After graduating from UC Santa Barbara and the University of Goettingen in Germany, he married and became the father of four children. Shifren decided to teach at North Hollywood High School to make a difference in adolescent lives.

He also founded the Eddie Aikau Waterman Memorial Paddleboard Race and was a volunteer during the Yom Kippur War in 1973. Not only did he serve in the Israeli Defense Forces, but has earned a degree in Combat Fitness Training.
Shifren has ridden the waves of Mexico, Hawaii, Germany, Israel and Southern California; and with each new experience he developed new skills and appreciations.

"He is always willing to learn from us. He knows that he doesn’t know everything and he can learn new things from others," said Chrissy Humphreys, one of his swim team students. "He has encouraged me to stick with it and to strive."

Curtis Roll, a senior on the swim team, said, "[Shifren] is an open-minded person. He’s not so set in his ways that he won’t take suggestions on ways to better himself."

This June, Shifren will be publishing his autobiography, Surf & Soul, in which he recollects the childhood events that shaped his spiritual journey. He was not raised a Jew but decided to convert at age 35. Surfing has been his calling for over 35 years, and he has been a rabbi for 12 years.
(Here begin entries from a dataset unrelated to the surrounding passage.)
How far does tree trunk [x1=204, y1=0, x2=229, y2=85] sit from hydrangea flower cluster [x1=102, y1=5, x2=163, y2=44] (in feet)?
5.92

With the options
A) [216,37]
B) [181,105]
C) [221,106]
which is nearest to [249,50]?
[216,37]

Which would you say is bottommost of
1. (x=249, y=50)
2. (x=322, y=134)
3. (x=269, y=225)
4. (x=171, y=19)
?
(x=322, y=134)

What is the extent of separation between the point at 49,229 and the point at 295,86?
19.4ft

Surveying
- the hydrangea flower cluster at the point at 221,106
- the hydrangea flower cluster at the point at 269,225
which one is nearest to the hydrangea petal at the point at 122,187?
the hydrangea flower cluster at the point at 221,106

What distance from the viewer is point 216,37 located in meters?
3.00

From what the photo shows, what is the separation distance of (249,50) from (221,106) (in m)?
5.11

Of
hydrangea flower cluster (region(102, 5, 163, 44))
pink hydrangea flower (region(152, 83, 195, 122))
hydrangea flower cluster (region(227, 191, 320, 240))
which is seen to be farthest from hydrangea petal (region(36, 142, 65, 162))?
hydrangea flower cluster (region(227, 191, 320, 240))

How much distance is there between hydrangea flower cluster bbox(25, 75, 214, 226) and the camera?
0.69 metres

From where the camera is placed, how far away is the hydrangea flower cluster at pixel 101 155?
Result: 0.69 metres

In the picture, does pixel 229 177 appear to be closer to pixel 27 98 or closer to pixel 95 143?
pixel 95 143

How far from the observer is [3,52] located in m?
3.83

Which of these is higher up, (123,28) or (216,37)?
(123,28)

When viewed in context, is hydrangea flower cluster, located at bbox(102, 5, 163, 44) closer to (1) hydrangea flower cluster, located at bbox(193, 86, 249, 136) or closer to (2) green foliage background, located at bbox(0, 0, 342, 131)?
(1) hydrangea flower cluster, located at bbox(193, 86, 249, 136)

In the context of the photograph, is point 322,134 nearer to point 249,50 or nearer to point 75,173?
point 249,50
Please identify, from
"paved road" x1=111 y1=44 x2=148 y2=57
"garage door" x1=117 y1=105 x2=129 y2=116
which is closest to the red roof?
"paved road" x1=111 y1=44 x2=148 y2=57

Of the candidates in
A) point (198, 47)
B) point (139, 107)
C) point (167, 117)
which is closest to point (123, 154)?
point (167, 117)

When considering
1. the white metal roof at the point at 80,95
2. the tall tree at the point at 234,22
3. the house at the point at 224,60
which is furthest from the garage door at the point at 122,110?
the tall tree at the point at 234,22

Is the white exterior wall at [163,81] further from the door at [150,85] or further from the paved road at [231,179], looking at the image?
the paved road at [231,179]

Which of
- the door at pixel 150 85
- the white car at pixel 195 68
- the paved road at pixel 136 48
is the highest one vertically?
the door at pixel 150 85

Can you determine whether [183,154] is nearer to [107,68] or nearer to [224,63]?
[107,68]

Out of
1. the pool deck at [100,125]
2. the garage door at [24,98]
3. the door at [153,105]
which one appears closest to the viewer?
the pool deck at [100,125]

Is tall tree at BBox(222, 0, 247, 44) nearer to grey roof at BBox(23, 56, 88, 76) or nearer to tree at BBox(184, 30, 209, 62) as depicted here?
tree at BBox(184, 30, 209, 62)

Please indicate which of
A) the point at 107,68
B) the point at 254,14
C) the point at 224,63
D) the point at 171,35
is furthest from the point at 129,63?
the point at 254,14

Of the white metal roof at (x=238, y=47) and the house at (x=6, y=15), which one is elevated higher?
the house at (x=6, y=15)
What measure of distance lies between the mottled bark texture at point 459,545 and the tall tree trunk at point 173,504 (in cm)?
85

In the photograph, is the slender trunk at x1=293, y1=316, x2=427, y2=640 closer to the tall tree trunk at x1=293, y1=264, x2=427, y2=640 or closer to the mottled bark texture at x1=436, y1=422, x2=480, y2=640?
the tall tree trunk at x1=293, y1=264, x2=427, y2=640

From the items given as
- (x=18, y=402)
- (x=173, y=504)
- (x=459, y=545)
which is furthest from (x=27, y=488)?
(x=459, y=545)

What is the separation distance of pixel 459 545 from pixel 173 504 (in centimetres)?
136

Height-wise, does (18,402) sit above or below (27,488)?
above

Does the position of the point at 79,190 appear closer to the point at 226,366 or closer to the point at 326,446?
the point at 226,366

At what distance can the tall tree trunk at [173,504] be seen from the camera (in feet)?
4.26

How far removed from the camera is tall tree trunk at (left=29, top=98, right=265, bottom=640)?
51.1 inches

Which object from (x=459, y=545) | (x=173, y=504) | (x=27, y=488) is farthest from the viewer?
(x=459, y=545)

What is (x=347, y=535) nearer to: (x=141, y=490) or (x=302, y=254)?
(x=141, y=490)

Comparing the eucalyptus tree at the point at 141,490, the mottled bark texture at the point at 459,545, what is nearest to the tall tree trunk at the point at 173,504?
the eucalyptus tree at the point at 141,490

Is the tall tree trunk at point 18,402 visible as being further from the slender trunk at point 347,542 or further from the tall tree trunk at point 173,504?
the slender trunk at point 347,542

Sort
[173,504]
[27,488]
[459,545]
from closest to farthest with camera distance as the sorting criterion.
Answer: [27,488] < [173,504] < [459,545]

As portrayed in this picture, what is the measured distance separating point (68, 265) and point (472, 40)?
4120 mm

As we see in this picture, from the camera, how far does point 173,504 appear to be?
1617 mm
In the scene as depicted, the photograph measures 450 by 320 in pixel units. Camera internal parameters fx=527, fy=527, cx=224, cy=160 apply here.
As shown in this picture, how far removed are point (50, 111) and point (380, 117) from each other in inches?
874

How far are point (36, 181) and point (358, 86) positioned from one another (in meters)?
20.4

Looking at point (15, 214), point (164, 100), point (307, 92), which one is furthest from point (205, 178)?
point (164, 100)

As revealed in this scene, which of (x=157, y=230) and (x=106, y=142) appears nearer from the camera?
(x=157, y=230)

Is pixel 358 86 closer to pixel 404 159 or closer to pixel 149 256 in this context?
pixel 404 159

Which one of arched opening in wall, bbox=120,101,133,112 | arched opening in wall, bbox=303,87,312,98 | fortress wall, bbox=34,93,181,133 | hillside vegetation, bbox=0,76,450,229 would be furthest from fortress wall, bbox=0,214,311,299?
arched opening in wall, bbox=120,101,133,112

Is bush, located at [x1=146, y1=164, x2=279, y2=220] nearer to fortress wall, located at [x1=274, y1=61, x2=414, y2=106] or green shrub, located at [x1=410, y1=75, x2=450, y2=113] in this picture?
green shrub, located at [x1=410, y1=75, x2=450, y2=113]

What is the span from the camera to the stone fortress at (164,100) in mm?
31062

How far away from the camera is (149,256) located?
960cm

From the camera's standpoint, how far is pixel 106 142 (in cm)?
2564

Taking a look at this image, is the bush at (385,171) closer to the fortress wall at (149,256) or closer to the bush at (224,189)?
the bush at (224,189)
Shifren is even the founder of the only Surfing Synagogue in the world, located in Venice. The congregation is made up of Jewish surfers who come to hear him relate surfing and the ocean with the Torah.

"Being religious is cool," said the man of wisdom, Shifren.

Today, his goal is to reiterate to students the importance of doing what makes one happy (surfing, in his case) and always being one’s best self.

"It is important to overcome ourselves and our limitations. For instance, I was determined to surf well to overcome myself," Shifren said exuberantly.

"I’m an actor on my own stage," said Shifren when asked whether or not he has become a mini-celebrity from his book and pending movie deal.

He inspires many to go out and ride a few waves for themselves, to always think BIG and to always make their way into the deep end.

"I want kids to meet standards," he said, "and to do extra to go beyond themselves."